A Bogota, le Bureau de consultants pour les Droits Humains et le Déplacement (Codhes) a informé que les déplacés yreprésentent 1.667 familles des villages de El Charco, La Tola, Samaniego, Guachavés, Policarpa et Cumbitara.
Le risque de se voir conicé "au milieu de feux croisés" et la crainte de représailles de la part des groupes illégaux sont la cause de ces déplacements massifs dans la région, déclare Codhes, en attirant l'attention sur la recrudescence du conflit dans cette région de la frontière sud avec Équateur.
L'organisation non gouvernementale (ONG) a expliqué que dans ces six localités, des combats ont opposé les Forces Militaires avec les Forces Armées Révolutionnaires de Colombie (FARC) et l'Armée de Libération Nationale (ELN), les deux plus importantes guérillas du pays.

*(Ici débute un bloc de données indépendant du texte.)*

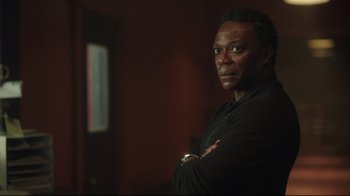 Movie still from “Peacemaker” (2022), created by James Gunn – A man with his arms crossed in front of a wall; Close Up shot, Low angle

De même, on a enregistré des confrontations entre ces deux guérillas, tout comme des accrochages entre elles et les "groupes émergents" Águilas Negras, Los Rastrojos ainsi que l'organisation Nueva Generación, des nouveaux groupes paramilitaires.
La situation la plus critique se présente dans les montagnes de El Charco, touchée depuis une semaine et demie par des combats entre l'armée et le front 29 des FARC.
Les autorités locales ont déclaré lundi que quelque 4.876 paysans avaient dû abandonner leurs terres à la suite de ces confrontations.